In his view, this is what the compromise could look like.
"They pull out their troops from regions they see as Russian and don’t change their constitution. You pull out your troops from regions you see as Ukrainian and don’t change your constitution," Portnykov said.
The journalist explained Trump’s logic:
"When I stop being U.S. president in 2029, they can try to take back the territories they think are theirs, if they can. And you can try to take back the Ukrainian territories, if you can. You can prepare for war until 2029, and when I’m no longer president, you can start killing each other again as much as you like, so I can say that during my presidency I ended the war and it didn’t happen. But my successor took over and let the Russian-Ukrainian war start again," he stressed.
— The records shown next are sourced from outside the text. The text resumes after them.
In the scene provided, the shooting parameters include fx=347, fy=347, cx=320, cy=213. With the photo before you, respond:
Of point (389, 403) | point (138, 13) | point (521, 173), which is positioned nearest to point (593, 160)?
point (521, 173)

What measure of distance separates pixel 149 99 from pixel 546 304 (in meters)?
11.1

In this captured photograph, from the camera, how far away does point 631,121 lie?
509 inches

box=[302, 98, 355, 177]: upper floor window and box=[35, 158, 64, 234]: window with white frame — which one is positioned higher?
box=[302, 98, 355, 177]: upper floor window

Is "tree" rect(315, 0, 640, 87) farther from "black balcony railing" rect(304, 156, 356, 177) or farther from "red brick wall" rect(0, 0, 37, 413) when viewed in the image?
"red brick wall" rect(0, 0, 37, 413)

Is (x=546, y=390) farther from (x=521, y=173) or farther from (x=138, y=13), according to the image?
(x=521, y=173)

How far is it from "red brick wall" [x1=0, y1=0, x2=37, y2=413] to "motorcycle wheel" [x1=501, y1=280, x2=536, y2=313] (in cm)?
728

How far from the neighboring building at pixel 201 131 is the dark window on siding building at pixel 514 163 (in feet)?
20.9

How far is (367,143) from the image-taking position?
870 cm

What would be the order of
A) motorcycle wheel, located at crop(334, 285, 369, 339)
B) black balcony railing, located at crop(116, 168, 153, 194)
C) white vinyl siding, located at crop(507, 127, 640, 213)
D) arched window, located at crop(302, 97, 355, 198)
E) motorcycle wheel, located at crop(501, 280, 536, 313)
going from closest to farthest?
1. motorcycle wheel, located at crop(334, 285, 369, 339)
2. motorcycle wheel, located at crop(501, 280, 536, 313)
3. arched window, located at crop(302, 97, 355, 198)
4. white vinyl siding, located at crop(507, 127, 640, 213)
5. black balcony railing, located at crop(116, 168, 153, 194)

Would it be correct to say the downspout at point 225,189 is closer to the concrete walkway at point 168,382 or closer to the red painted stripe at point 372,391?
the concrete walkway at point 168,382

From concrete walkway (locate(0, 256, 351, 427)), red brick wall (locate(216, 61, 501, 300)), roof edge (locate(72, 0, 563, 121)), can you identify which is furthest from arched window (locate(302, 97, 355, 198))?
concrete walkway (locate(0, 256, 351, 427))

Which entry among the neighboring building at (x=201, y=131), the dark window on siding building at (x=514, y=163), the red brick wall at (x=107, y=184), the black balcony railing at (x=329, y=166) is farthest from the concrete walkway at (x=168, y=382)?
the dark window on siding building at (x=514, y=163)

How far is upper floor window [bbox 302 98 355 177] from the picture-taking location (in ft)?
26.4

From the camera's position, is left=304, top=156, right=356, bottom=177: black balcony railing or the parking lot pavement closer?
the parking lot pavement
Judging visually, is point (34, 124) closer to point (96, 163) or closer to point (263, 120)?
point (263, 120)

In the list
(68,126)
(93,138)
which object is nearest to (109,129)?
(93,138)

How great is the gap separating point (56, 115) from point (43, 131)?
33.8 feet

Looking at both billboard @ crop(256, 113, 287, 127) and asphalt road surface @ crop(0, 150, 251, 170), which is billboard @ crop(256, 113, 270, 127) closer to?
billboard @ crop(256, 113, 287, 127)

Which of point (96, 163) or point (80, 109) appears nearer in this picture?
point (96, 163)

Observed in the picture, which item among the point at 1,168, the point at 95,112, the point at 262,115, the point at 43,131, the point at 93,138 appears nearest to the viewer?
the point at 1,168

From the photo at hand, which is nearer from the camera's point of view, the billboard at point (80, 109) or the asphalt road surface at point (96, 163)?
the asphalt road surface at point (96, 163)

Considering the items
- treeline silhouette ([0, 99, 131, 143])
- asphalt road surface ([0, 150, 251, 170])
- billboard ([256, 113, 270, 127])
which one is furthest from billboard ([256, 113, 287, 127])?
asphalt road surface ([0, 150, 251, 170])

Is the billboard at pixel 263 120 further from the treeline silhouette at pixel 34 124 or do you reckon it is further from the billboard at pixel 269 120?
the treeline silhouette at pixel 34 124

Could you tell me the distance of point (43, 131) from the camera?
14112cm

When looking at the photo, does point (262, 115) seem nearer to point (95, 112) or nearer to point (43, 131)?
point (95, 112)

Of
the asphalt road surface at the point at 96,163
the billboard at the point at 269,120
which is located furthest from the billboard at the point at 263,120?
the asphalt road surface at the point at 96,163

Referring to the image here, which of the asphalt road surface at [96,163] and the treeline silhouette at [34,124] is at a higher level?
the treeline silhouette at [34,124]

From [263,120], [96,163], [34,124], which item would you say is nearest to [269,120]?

Portnykov believes that if such a fake swap of territories happens, "and if Ukraine, still seeing these territories as its own, leaves part of them, and Russia fails to get all the territories it wrote into its constitution, war between these two states is inevitable."
"It’s like the second Karabakh war, you know? If a country has certain territories written into its Constitution as its own, it will try to take them back by force if politics fails. That means the Russian and Ukrainian peoples are doomed to kill each other throughout the 21st century, and both countries’ lands will be zones of death, war, and crisis if the war ends this way. It will just be a pause before a new mass death. I can promise this clearly to every Ukrainian citizen and, by the way, to every Russian citizen. This is a diplomatic way of turning the land from Uzhhorod to Vladivostok into a massive cemetery," the journalist concluded.
- On August 8, Bloomberg and The Wall Street Journal reported that U.S. and Russian officials were considering a deal that could end the war but leave Russia in control of occupied Ukrainian land. The reports said that under Putin’s terms, Ukraine would give Russia all of eastern Donbas and Crimea, pulling its troops from the Luhansk and Donetsk regions. In exchange, Russia would promise to stop its offensive in the Kherson and Zaporizhzhia regions.
- Later, the German newspaper Bild reported that Putin still wanted to take all of Donetsk, Luhansk, Zaporizhzhia, and Kherson regions.